RATIONALE: Drugs used in chemotherapy use different ways to stop tumor cells from dividing
so they stop growing or die.
PURPOSE: Phase II trial to study the effectiveness of nitrocamptothecin in treating patients
who have recurrent non-small cell lung cancer.
OBJECTIVES: I. Determine the response rate, time to progression and overall survival of
patients with recurrent non-small cell lung cancer when treated with nitrocamptothecin. II.

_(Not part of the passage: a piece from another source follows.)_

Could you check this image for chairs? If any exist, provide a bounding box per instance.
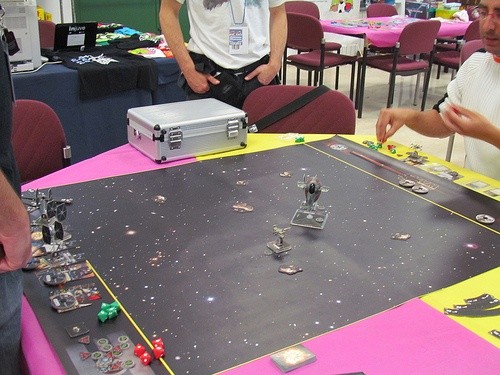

Assess the toxicities and pharmacokinetics of this regimen in these patients.
OUTLINE: Patients receive oral nitrocamptothecin daily on days 1-5. Treatment continues
weekly in the absence of disease progression or unacceptable toxicity. Patients are followed
PROJECTED ACCRUAL: A total of 20-55 patients will be accrued for this study.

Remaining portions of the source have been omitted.